Il s'en était mieux sorti que moi, mais pas tant que ça.
Son front présentait une belle et large bande d'albuplast rose.
- Tu m'as l'air en forme, lui fis-je.
- A peu prés. Ça va aller ?
- Je crois.
- Tu devrais peut-être rester un peu en observation, tu ressembles
à une vieille poubelle.
- C'est gentil à toi. Il faut que je rentre chez moi.
- Je te raccompagne ?
- Non, j'ai besoin de toi, tu as mieux à faire.
Je lui expliquai ce que j'attendais de lui, et je me levais. Le hall
faisait bien cent mètres de long et je réussissais à
le traverser sans me vautrer. Le hic, c'est que, dehors, l'air était
irrespirable. J'accusais le coup. L'entrée de l'hôpital
était gardée par une cohorte de flics. Presque autant
de photographes attendaient de l'autre coté des barrières.
Comme personne n'avait rien d'autre à faire, les flics regardaient
la presse, et la presse photographiait les flics. Finalement, tout le
monde passait une après midi plutôt fumante, et mon arrivée
la corsa encore un peu. Quatre-vingts kilos de viande malmenée
en train de tituber sous sa chaleur, ça valait bien quelques
flashs et personne ne s'en priva. Je restais un instant cloué
en pleine lumière comme un papillon, et j'aperçu Linda
Zimmerman qui grillait une cigarette, appuyée contre le mur,
du côté sécurisé des barrières. Elle
fût aussi surprise que moi, et comme il y a des jours comme ça,
ou vous inspirez la pitié à la terre entière, elle
fit quelques pas dans ma direction, l'air passablement contrariée
ou inquiète.
- Mon Dieu, vous vous êtes fait massacrer...

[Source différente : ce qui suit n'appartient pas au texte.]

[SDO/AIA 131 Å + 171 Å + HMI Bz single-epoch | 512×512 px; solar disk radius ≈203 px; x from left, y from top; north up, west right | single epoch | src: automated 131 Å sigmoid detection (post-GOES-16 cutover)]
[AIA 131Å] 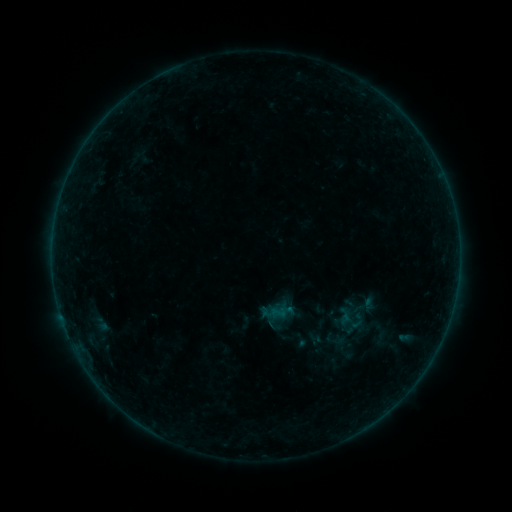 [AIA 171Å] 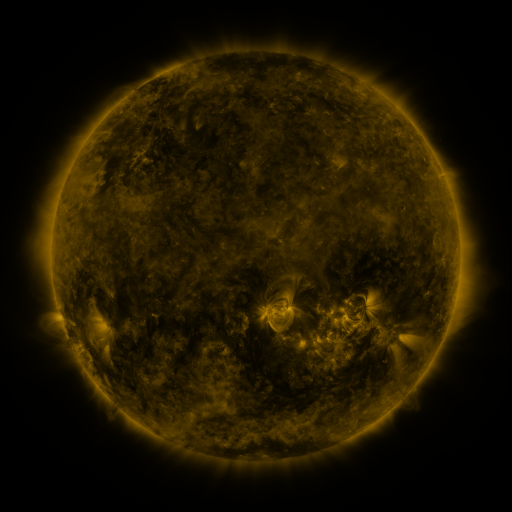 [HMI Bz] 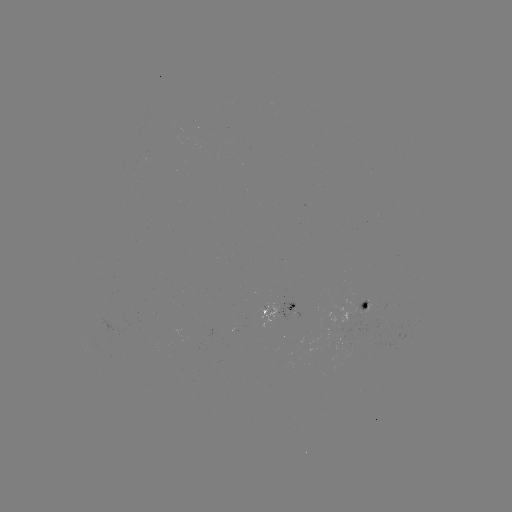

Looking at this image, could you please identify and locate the sigmoid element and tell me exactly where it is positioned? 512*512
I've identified sigmoid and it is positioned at (334, 340).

- Juste un peu, Mademoiselle Zimmerman. Juste un peu...
- Vous ne devriez pas rester là...
- Merci du conseil, je m'apprêtais justement à rentrer
à la maison.
Là dessus, mes jambes me lâchèrent et je ne réussis
à tenir debout qu'en m'appuyant sur le mur.
- Il faut vous allonger. Laissez-moi vous aider.
- Non merci. Il faut que je rentre chez moi.
Elle réfléchit un instant.
- J'ai ma voiture. Je vais vous conduire.
- Non, je vous remercie.
- Arrêtez de faire le malin. La seule chose que vous allez réussir
à faire, c'est tomber dans les pommes et vous retrouver hospitalisé
pour de bon.
Elle avait raison. j'acquiesçai et elle le prit comme une reddition.
- Attendez-moi là, je vais chercher ma voiture.